Type III P values are the significance of adding the independent variable after all the other variables have been added to the model.

Hot Flash Symptoms

Further exploring the relation of beta power to hot flashes showed that for both NREM and REM sleep, log beta power was higher in women reporting hot flashes than in women who did not. Women were separated into 3 groups based on the number of hot flashes reported per day (0, 0.1-1, and 1.1-9 hot flashes/day). Beta power did not differ between the last 2 groups, but both of these groups had significantly higher beta power than women who did not report any hot flashes. Ratings of other types or characteristics of vasomotor symptoms, such as the number and severity of sweats and the severity of hot flashes were not as consistently related to log beta power. For example, women who reported having cold sweats did not have significantly higher mean log beta power in REM sleep (P = 0.27) or NREM sleep (P = 0.38) than women who did not have cold sweats. Chi square analysis showed that hot flash frequency was strongly related (P < 0.0001) to menopausal status. Although including hot flash frequency in a bivariate analysis (Tables S2 and S3) attenuated the relation of beta power to menopausal status, beta power remained significantly related to menopausal status even with hot flash frequency controlled. Thus, hot flash frequency explained part but not all of the relation between beta power and menopausal status.

Subjective Sleep Quality

The global score on the subjective sleep quality measure, PSQI, differed significantly (F2,307 = 4.53, P = 0.011) by menopausal status. The mean (± SE) global score was lower in pre- and early perimenopausal women (5.28 ± 0.22) than in late perimenopausal (6.25 ± 0.45) and postmenopausal (6.57 ± 0.47) women. A lower score indicates better subjectively assessed sleep quality. The PSQI score was related to log beta EEG power in both NREM (r = 0.14, P = 0.010) and REM (r = 0.11, P = 0.048) sleep with the general trend being an increase in beta power with increasing PSQI score.

Other EEG Frequencies

Our original hypotheses regarded only beta and delta EEG. However, the strong relation between menopausal status and beta power raises the question whether menopausal differences were limited to beta.

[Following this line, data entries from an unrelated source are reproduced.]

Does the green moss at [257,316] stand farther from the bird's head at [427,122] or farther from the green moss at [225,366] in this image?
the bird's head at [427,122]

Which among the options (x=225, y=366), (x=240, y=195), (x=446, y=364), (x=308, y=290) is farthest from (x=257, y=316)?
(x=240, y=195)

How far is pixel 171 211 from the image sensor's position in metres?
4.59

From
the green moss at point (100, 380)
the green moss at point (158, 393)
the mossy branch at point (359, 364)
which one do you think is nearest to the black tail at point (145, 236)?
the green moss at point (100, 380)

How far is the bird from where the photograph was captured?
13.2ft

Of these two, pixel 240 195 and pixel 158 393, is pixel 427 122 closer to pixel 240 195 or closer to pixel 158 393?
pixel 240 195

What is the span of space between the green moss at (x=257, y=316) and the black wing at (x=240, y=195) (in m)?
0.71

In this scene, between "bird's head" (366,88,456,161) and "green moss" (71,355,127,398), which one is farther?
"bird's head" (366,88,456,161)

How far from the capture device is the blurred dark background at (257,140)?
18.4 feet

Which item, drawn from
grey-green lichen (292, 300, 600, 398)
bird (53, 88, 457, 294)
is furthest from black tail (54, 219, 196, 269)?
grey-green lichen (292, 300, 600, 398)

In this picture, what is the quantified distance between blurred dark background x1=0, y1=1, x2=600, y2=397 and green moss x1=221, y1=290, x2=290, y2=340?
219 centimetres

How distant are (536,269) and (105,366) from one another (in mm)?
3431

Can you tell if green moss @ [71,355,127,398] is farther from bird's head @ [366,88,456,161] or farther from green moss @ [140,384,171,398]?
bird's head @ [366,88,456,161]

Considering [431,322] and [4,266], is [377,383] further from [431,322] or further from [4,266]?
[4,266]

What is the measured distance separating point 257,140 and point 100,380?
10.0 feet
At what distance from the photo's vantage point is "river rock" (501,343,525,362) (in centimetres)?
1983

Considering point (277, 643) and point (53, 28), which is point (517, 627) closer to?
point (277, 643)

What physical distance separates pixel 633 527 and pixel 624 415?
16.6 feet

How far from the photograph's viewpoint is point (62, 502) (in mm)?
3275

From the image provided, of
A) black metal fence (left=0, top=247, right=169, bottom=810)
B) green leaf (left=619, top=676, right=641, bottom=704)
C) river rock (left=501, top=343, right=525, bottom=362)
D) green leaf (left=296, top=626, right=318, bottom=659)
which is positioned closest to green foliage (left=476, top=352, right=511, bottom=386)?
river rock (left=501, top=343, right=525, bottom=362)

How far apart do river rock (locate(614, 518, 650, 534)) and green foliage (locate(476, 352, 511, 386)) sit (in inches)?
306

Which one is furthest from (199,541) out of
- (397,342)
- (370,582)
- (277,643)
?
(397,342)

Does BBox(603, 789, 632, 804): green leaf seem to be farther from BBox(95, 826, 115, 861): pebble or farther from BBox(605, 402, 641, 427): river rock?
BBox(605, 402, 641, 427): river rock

We, therefore, conducted post hoc analyses of theta (4-8 Hz), alpha (8-12 Hz), and sigma (12-15 Hz) power. In both NREM and REM sleep, neither theta (P = 0.56 and P = 0.46, respectively) nor alpha (P = 0.41 and P = 0.27, respectively) power differed by menopausal status. Sigma power in NREM sleep EEG was significantly (P = 0.017) lower in premenopausal and earlier menopausal women than in late peri- and postmenopausal women, but sigma did not differ (P = 0.10) by menopausal status in REM sleep.

DISCUSSION

Unlike traditional visually scored PSG measures, beta EEG power changed across the menopausal transition. Beta EEG was significantly higher in late perimenopausal and postmenopausal women, even with age and other covariates controlled. Beta power was also related to hot flash frequency, and this relation explained part, but not all, of the relation between beta EEG and menopausal status. Delta EEG activity during NREM sleep reflects the intensity of a recuperative process that reverses the effects of waking on the brain.14,15,35 Cross-sectional studies have shown that delta EEG activity decreases with age across adulthood.3639 The current study is the first to examine whether midlife changes in delta EEG power occur in women and can be explained by the menopausal transition. The current study of over 300 women found that delta power did not change significantly with menopausal status. Nor did the delta trend across consecutive NREM periods of the night differ by menopausal status. These findings indicate that the recuperation represented by delta EEG is not affected by the menopausal transition.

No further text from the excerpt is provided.